[QUOTED PASSAGE]

-- Opening Marker --

U.S. breaks daily record for coronavirus cases with nearly 84,000 new infections

By Anurag Maan



FILE PHOTO: Drive-thru COVID-19 testing site on Milwaukee's Southside


© Reuters/BING GUAN
FILE PHOTO: Drive-thru COVID-19 testing site on Milwaukee’s Southside

(Reuters) – The United States broke its daily record for new coronavirus infections on Friday as it reported at least 83,948 new cases due to outbreaks in virtually every part of the country, according to a Reuters tally.

The spike in cases comes less than two weeks before the presidential election on Nov. 3 and is hitting battleground states such as Ohio, Michigan, North Carolina, Pennsylvania and Wisconsin. On Thursday, the United States reported a near-record 76,195 new cases.

The previous record was 77,299 new cases on July 16. At the time, hospitalizations for COVID-19 patients hit 47,000 and two weeks later deaths rose to an average of 1,200 per day.

Now, hospitalizations are over 41,000 and deaths average nearly 800 per day.

Health experts have not pinpointed the reason for the rise but have long warned that colder temperatures driving people inside, fatigue with COVID-19 precautions and students returning to schools and colleges, could promote the spread of the virus.

The United States has the most cases in the world at 8.5 million and the most fatalities with 224,000 lives lost. The United States has reported over the past week an average of 60,000 new cases per day, the highest seven-day average since early August.

The Midwest has been the epicenter of the latest surge but infections are rising nationwide.

The Northeast reported an 83% increase in cases in the past month. New cases have doubled in Connecticut, New Hampshire, Rhode Island and New Jersey in the past four weeks as compared to the prior four weeks, according to a Reuters analysis.

Western states including Montana, New Mexico and Wyoming have reported a 200% increase in cases in the past four weeks when compared with the previous four weeks.

-- Closing Marker --

[PROVIDED DATA]
-- Opening Marker --

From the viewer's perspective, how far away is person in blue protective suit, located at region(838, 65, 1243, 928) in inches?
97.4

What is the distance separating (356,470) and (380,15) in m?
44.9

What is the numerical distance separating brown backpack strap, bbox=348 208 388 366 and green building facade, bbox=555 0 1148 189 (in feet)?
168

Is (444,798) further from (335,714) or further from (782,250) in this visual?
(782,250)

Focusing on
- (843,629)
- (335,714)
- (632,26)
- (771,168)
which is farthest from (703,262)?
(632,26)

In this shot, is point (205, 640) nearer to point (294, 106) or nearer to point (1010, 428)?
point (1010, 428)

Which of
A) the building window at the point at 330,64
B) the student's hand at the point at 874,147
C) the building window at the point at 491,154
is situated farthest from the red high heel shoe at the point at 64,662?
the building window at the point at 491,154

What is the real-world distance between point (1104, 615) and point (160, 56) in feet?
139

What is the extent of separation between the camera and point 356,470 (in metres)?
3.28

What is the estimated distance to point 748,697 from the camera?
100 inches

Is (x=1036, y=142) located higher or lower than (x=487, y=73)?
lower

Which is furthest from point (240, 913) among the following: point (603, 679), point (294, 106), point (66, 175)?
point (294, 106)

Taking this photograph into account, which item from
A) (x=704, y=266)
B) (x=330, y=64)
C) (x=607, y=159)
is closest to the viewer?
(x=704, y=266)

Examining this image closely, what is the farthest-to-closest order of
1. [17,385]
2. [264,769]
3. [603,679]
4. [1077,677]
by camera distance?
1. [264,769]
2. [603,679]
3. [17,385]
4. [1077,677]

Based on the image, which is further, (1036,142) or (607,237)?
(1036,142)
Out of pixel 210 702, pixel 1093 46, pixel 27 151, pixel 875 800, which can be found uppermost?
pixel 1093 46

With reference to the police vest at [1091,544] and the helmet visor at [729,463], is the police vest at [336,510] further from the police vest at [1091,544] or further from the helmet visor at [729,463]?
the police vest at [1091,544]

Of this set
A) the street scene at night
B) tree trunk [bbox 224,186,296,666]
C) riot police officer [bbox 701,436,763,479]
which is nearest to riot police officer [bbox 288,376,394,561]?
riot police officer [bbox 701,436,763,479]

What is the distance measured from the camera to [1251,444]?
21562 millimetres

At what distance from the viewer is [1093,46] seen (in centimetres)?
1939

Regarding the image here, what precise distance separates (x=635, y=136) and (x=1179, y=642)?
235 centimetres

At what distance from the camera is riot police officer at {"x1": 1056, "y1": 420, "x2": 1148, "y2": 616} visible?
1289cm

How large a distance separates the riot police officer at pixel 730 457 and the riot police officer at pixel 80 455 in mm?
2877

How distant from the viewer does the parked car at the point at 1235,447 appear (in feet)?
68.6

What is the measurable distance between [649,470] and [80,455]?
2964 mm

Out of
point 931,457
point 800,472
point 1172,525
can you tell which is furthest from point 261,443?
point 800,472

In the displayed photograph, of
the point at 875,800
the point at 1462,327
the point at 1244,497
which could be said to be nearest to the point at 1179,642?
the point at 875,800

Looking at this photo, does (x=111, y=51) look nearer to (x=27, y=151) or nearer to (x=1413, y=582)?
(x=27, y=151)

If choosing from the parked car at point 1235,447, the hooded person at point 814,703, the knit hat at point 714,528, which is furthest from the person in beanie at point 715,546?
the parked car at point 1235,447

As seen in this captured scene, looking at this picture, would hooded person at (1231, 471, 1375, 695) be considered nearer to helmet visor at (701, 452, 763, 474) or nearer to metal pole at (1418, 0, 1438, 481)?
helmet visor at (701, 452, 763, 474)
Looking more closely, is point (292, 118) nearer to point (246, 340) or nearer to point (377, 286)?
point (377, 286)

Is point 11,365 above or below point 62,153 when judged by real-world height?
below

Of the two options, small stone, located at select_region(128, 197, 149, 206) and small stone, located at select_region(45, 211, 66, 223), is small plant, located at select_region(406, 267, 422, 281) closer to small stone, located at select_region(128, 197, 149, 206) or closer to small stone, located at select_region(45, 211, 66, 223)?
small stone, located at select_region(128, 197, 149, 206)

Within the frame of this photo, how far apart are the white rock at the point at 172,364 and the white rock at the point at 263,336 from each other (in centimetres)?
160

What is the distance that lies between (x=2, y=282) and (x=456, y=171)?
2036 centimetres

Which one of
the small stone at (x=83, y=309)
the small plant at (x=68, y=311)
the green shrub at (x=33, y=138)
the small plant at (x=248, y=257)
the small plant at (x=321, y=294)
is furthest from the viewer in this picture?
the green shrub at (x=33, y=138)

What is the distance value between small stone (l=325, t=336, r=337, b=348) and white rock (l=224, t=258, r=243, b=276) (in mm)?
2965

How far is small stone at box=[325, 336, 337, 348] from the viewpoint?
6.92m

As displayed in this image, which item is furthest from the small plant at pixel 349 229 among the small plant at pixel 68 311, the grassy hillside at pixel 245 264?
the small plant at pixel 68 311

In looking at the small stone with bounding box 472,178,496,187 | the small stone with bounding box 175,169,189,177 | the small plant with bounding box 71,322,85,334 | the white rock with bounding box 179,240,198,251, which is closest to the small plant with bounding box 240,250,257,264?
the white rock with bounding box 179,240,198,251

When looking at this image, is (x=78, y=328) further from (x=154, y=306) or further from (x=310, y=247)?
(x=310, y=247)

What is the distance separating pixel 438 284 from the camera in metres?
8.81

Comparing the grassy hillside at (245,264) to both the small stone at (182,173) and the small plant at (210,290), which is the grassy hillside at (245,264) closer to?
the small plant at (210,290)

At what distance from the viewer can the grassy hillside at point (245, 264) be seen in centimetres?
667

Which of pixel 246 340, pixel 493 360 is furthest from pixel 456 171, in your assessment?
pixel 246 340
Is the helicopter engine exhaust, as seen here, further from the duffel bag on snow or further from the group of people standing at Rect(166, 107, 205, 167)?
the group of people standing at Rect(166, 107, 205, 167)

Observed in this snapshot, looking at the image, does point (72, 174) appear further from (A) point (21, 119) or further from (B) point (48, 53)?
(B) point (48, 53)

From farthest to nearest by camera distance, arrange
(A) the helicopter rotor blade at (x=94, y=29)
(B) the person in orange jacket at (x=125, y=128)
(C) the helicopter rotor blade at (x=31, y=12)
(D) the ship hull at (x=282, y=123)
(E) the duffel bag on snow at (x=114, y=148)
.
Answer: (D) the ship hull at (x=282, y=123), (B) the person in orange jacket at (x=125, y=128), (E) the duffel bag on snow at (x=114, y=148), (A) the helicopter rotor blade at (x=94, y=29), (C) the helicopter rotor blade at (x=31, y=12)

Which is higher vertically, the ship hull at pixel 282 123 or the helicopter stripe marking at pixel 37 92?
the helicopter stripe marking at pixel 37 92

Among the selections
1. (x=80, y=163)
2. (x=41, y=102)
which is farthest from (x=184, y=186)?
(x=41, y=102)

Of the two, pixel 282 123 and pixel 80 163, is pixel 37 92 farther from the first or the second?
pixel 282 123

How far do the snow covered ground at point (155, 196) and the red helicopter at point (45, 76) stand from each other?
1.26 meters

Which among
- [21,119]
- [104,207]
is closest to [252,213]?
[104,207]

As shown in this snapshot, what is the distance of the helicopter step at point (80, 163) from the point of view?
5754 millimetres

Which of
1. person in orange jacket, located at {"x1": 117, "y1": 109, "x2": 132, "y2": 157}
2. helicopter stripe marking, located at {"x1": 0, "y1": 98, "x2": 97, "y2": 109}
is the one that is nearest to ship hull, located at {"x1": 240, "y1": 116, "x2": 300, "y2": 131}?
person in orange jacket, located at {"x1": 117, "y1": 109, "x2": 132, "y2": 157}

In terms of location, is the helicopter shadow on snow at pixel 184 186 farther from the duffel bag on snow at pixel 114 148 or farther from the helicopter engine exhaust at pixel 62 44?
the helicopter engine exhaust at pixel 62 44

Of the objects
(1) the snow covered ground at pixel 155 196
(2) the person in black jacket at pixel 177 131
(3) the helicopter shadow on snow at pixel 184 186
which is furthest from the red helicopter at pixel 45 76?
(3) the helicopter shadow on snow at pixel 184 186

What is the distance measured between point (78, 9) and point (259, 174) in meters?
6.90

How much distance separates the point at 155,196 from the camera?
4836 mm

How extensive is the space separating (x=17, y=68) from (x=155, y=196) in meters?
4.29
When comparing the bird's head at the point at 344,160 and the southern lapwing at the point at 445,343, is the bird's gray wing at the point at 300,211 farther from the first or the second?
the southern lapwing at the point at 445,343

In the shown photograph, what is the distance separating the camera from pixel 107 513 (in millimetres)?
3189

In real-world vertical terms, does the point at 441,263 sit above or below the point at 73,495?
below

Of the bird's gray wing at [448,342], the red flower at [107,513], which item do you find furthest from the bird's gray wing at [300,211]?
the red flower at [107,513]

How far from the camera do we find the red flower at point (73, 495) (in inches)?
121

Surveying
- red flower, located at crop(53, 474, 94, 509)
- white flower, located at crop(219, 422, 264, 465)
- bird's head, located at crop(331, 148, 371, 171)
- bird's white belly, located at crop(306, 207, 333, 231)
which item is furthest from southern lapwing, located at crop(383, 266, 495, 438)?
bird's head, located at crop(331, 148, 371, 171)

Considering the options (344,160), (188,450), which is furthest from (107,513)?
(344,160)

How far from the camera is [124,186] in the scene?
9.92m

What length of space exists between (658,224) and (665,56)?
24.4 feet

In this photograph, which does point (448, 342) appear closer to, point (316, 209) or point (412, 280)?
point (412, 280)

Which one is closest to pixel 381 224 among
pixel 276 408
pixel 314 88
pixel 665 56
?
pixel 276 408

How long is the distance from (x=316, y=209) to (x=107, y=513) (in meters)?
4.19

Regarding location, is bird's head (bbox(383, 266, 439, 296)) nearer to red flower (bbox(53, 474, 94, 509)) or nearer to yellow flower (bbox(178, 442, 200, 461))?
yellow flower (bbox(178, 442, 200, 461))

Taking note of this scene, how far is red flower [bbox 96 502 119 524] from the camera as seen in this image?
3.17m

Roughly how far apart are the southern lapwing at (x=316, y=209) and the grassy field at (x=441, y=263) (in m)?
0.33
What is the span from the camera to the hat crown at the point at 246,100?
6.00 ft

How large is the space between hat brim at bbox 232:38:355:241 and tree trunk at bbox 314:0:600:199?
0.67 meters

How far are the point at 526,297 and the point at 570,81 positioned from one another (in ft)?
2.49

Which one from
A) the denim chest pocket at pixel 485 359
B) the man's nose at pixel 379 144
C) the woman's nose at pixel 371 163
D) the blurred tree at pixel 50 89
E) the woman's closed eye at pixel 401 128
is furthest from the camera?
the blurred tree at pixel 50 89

-- Closing Marker --

[QUESTIONS TO ANSWER]
1) Please retype the coronavirus report word for word, everything from "The United States has the" down to "previous four weeks.".
2) In the coronavirus report, what was the previous daily record for new cases, and on what date was it set?

[LIST OF SOLUTIONS]
1)
The United States has the most cases in the world at 8.5 million and the most fatalities with 224,000 lives lost. The United States has reported over the past week an average of 60,000 new cases per day, the highest seven-day average since early August.

The Midwest has been the epicenter of the latest surge but infections are rising nationwide.

The Northeast reported an 83% increase in cases in the past month. New cases have doubled in Connecticut, New Hampshire, Rhode Island and New Jersey in the past four weeks as compared to the prior four weeks, according to a Reuters analysis.

Western states including Montana, New Mexico and Wyoming have reported a 200% increase in cases in the past four weeks when compared with the previous four weeks.

2) 77,299 new cases, on July 16.